REQUIREMENT:
Your copy of the listing should be exact and should contain no pictures.

COLLECTED DATA:
————————
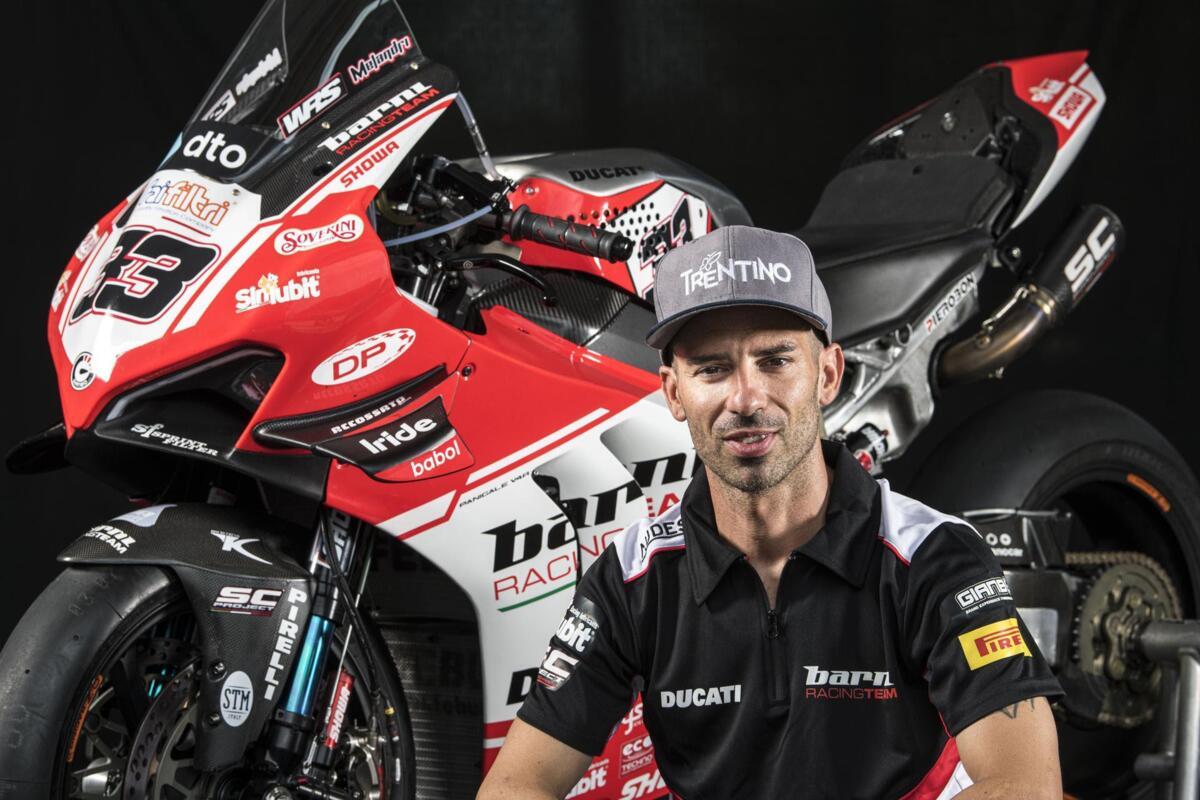 C'est officiel: Marco Melandri est de retour en Superbike championnat du monde. Avec Team Barni de la GP à Jerez
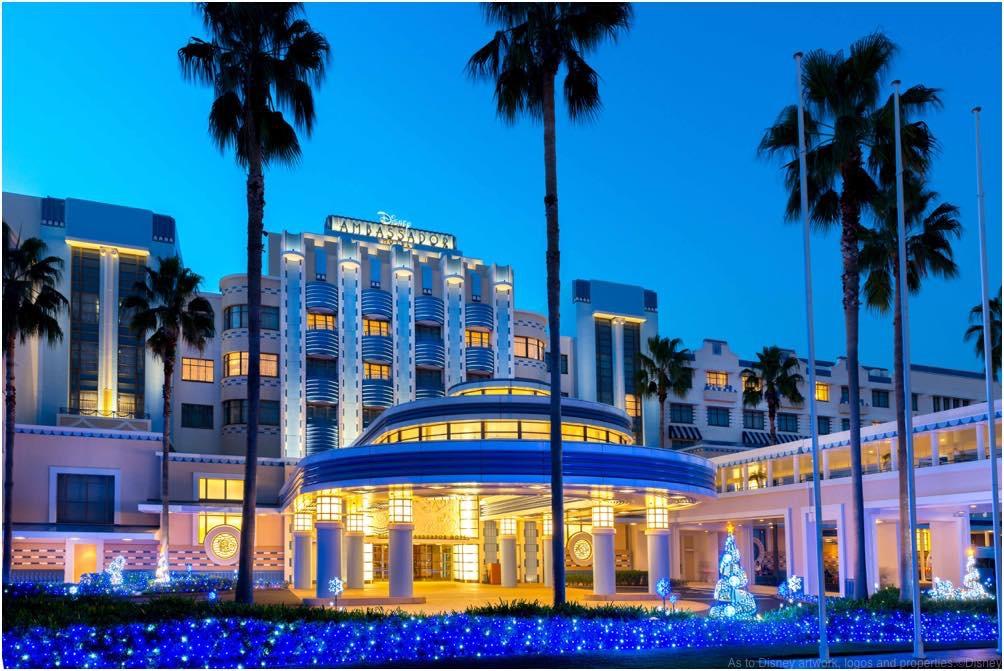 ディズニーアンバサダーホテル イルミネーション(ホテル外観) (c)Disney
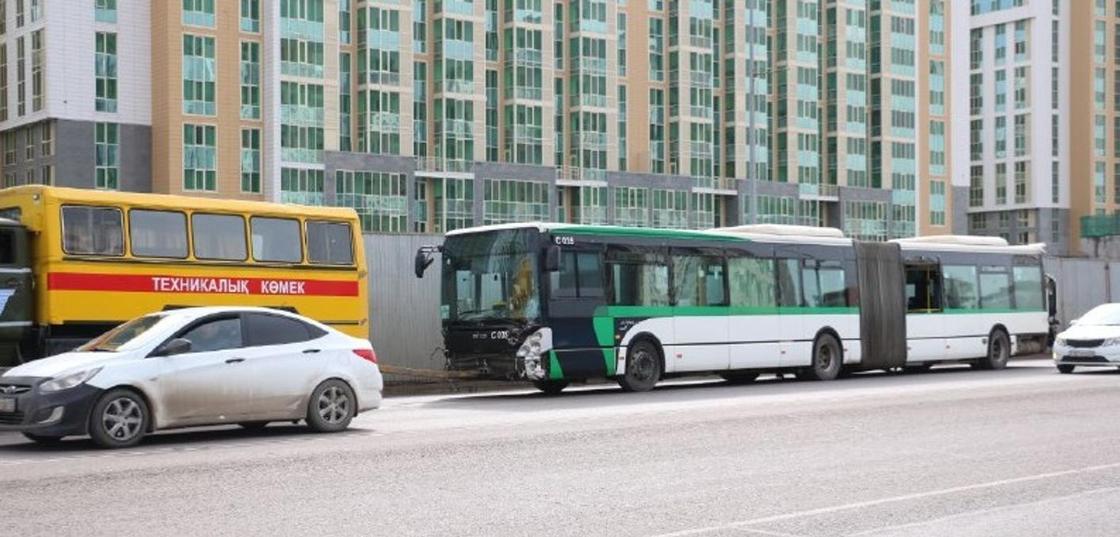 Три автобуса столкнулись в Нур-Султане: 25 пострадавших попали в больницу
————————
ANSWER TO THIS EXERCISE:
 C'est officiel: Marco Melandri est de retour en Superbike championnat du monde. Avec Team Barni de la GP à Jerez
 ディズニーアンバサダーホテル イルミネーション(ホテル外観) (c)Disney
 Три автобуса столкнулись в Нур-Султане: 25 пострадавших попали в больницу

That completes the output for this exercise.